Em 1900, Sigmund Freud publicou seu livro A Interpretação dos Sonhos, no qual buscava explicar sua teoria sobre os sonhos e todos os significados por trás desse fenômeno. Segundo ele, enquanto estamos acordados nossa mente está em um estado de constante vigília perante informações do inconsciente, porém ao dormir essa vigília diminui, dando espaço para a elaboração e visualização de nossos medos e desejos reprimidos, gerando uma ponte entre o que é e o que não é consciente durante o dia.
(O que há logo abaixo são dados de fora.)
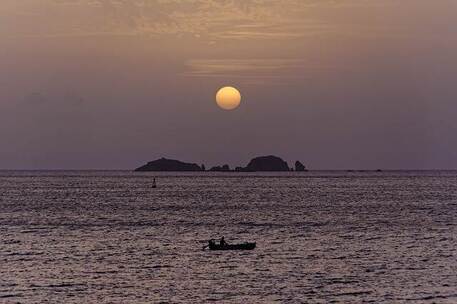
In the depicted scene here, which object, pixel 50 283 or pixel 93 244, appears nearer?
pixel 50 283

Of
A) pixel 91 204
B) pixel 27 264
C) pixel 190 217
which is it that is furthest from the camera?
pixel 91 204

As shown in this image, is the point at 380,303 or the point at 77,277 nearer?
the point at 380,303

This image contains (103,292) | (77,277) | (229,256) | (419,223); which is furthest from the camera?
(419,223)

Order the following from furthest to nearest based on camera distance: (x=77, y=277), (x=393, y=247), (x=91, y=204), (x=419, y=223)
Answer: (x=91, y=204)
(x=419, y=223)
(x=393, y=247)
(x=77, y=277)

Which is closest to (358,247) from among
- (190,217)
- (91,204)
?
(190,217)

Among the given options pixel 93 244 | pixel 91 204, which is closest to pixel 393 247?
pixel 93 244

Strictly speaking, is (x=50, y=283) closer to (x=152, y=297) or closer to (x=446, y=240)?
(x=152, y=297)

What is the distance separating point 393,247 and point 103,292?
36.8 meters

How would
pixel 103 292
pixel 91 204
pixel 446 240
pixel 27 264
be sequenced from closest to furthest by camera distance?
pixel 103 292 < pixel 27 264 < pixel 446 240 < pixel 91 204

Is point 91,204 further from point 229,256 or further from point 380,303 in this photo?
point 380,303

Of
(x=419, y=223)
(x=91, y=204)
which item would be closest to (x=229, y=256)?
(x=419, y=223)

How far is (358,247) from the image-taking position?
83.8m

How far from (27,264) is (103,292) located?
1531cm

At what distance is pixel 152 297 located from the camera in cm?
5472
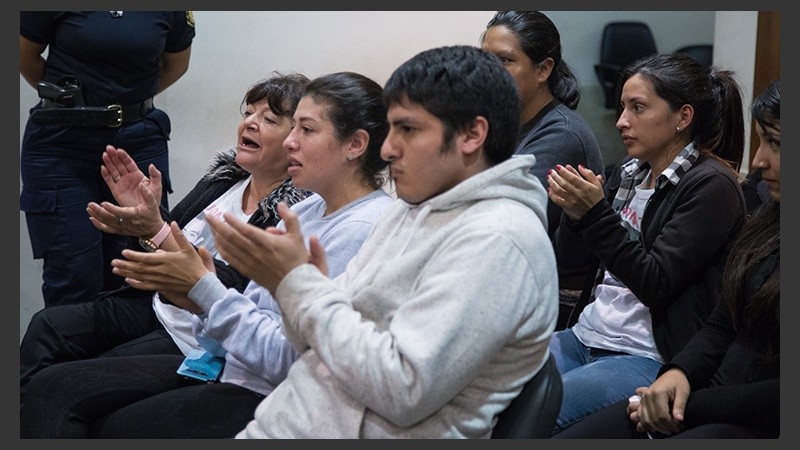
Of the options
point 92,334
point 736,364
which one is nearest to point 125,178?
point 92,334

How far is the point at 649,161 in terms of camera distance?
2.40 meters

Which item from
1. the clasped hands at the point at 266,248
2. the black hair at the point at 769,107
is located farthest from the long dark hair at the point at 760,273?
the clasped hands at the point at 266,248

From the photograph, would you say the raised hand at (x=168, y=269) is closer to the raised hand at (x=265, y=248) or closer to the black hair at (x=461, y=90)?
the raised hand at (x=265, y=248)

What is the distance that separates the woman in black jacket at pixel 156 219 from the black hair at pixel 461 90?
33.2 inches

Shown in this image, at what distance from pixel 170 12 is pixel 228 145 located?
4.00 feet

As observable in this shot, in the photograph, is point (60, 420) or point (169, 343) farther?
point (169, 343)

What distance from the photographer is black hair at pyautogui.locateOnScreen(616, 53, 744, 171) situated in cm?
235

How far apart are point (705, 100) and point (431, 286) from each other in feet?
3.84

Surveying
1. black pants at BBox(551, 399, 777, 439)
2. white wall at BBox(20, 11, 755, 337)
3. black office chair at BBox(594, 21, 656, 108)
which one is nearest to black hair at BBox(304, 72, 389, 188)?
black pants at BBox(551, 399, 777, 439)

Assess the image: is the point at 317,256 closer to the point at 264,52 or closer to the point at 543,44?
the point at 543,44

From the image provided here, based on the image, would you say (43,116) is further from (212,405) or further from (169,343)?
(212,405)

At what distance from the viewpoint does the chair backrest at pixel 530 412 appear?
1.61 metres

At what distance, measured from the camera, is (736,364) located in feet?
6.53

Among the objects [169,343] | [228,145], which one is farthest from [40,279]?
[169,343]
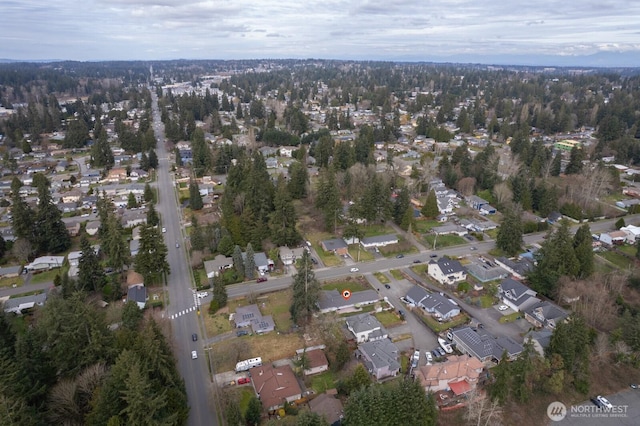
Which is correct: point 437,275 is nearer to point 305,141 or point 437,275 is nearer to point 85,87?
point 305,141

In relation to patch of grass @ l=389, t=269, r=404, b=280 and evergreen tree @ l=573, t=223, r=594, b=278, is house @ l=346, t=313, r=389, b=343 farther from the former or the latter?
evergreen tree @ l=573, t=223, r=594, b=278

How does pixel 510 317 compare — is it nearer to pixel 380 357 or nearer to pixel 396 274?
pixel 396 274

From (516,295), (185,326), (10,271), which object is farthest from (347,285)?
(10,271)

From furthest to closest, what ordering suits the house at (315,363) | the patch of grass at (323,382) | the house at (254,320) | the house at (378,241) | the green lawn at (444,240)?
the green lawn at (444,240), the house at (378,241), the house at (254,320), the house at (315,363), the patch of grass at (323,382)

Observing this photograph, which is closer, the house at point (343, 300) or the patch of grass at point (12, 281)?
the house at point (343, 300)

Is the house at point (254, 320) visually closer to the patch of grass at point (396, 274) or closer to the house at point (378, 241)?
the patch of grass at point (396, 274)

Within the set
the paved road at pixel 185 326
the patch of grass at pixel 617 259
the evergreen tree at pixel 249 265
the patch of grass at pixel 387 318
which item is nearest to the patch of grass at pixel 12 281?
the paved road at pixel 185 326
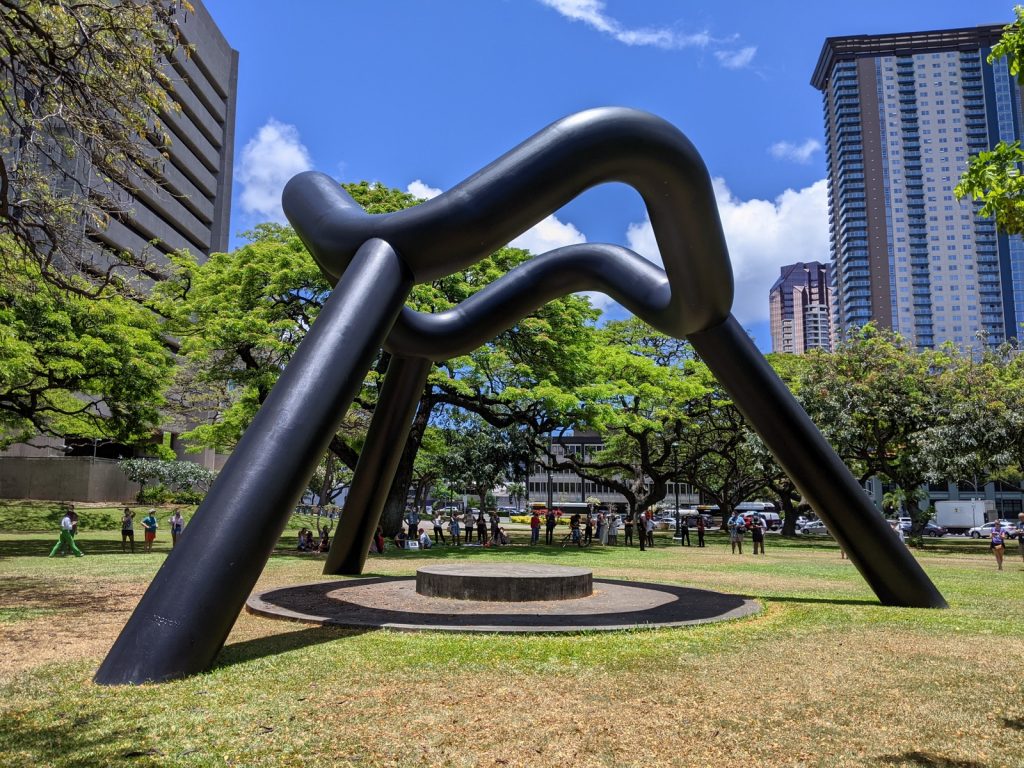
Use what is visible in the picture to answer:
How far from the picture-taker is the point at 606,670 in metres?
6.72

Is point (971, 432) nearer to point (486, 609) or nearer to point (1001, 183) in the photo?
point (1001, 183)

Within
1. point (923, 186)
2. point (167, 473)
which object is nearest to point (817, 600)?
point (167, 473)

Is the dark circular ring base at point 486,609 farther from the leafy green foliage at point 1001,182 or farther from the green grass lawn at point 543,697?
the leafy green foliage at point 1001,182

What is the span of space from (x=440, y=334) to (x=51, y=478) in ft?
132

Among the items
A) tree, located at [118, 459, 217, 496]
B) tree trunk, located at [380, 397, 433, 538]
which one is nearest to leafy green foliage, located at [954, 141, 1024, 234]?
tree trunk, located at [380, 397, 433, 538]

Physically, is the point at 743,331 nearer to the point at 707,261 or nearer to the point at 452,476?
the point at 707,261

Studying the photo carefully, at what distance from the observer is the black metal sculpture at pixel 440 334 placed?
20.8ft

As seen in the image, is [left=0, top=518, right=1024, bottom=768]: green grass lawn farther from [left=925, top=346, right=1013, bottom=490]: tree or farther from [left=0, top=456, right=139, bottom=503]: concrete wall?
[left=0, top=456, right=139, bottom=503]: concrete wall

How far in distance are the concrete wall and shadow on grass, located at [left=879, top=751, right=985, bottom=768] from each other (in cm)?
4601

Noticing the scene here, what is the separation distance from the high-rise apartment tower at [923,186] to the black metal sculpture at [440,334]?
123 meters

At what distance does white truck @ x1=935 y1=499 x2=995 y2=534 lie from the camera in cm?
5178

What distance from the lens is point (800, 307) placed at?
188 m

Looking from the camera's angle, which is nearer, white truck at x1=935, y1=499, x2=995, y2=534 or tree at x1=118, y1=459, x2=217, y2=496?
tree at x1=118, y1=459, x2=217, y2=496

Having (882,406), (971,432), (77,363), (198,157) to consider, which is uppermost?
(198,157)
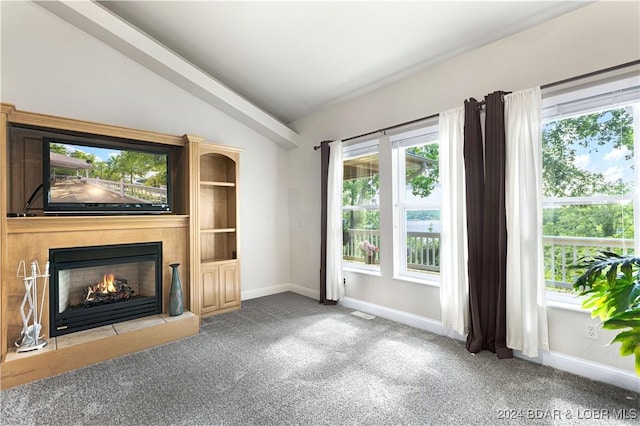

Freud explora detalhadamente em seu livro todo o processo e mecanismo dos sonhos, mas sua ideia central é a de que ao sonhar estamos sempre realizando um desejo. Geralmente, essa realização é de alguma situação que o sonhador tende a reprimir e se envergonhar, buscando jogar essa ideia no fundo da mente – essas repreensões muitas vezes se iniciam ou são ligadas diretamente a situações da infância – então, durante o sonho, essa fantasia é amenizada através do simbolismos e vivenciada pelo eu. Nem sempre a situação é clara, pois no processo de modificação o sonho pode se tornar incerto e até mesmo controverso, e a pessoa ao acordar se lembra apenas da situação simbólica representada durante o sono, mas não necessariamente o que está por trás daquilo, de seu verdadeiro significado. Porém esse significado sempre está lá e se torna essencial para compreender o que vive na mente de uma pessoa, principalmente quando esta apresenta dificuldades ou relutância para expressar sentimentos e situações internas.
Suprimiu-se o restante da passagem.